There will be days when he appears to be back to his old self, but keep in mind that this is how self-improvement works. People don’t just keep climbing up and up. Sometimes they have to retrace the path back a bit before they can continue climbing.

So make sure not to throw rocks at your boyfriend while he’s climbing. If you do, you’ll most likely discourage him, make him act the way you don’t want him to act, and give up on him because of it.

Does your boyfriend love you more than you love him? Are you going to try the things mentioned in this article? Let us know what your plans are below the post.

8 thoughts on “My Boyfriend Loves Me More Than I Love Him”

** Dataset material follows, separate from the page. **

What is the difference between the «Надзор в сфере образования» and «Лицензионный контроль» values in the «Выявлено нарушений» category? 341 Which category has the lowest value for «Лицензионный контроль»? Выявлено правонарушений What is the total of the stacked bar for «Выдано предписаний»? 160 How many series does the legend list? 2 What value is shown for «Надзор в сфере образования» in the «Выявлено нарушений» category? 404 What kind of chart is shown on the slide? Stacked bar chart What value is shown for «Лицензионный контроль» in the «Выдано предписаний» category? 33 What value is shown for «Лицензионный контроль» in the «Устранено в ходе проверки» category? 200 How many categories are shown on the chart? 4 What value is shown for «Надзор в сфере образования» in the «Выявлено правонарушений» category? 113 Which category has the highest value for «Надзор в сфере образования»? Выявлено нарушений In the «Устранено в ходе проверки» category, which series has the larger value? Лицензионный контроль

  1. All of the listed explanation points are accurate for my boyfriend. And he’s a few years older than me, so we often talk about marriage even though I’m still a teenager and didn’t fully develop yet (please don’t judge the age difference, I know the problem might come from that too but eventually i’ll be his age too).
    I told him before that he’s moving faster than me and even though I know he will make a great husband and father, I just want to be nothing but 15 for now.
    On the other hand, if I acted like an irresponsible 15 year old i’d likely end up hurting him and wasting this perfectly good man. He loves me so much and I just want to be able to do the same, but I don’t know how to love him more.
    I don’t know what could change in our relationship that would make him love me less, we went through a lot together already and every time he just seems to love me more. We’ve been together for over a year and every couple of months I just unreasonably seem to want to push him away.
    In his vision, i’m the only person he would ever need and want, but for me, family and friends matter a lot too, thus making it impossible for him to be my everything like I am to him.
    Any advice on what I could do? I’m so afraid of hurting him, he’s been through so much in his life already and I just want to be as reliable and safe for him as he is for me.
    In addition, I feel a certain attraction to other girls that I never explored, but I neither want to leave my boyfriend nor cheat on him.
    I’m afraid of doing the wrong thing, no matter what it is. I know in the end it all depends on my feelings, but I just dont know how to feel. How can I get him to slow down? I feel so much love coming from him that I dont know how to handle it.
    Thank you for the post and for reading my story, I hope things get better soon

    1. Hi Sophia.

      Thanks for posting your story. You should explain to your boyfriend that you’re different people and that you like to be loved and express love differently. Tell him how that is so that he can do it your way. In return, you should ask him what he’d like you to do to be an even better fit for him. Healthy communication and maturity are essential here. You need to talk, talk, talk until you both understand what you like and would prefer more or less of.

      Sincerely,
      Zan

  2. in my late relationship I felt that my then boyfriend loves you more than you love him, and i didn’t know what to think and how I need to figure out why that was happening.
    But ai understand that now after I read this article Zan and I think it’s the second point of reasonable explanation nr.2 (I think).
    I was trying to be everything that you are saying kind, patient, forgiving, and accepting person but maybe that relationship had just an expired time tho.

    I’m glad that I found your blog and for your help ❤️

    1. Hi Linda.

      You can’t control what people do and don’t do. They’re responsible for maintaining the relationship just like you are. Your relationship ended because your ex had met someone new and didn’t know how to handle his feelings for her.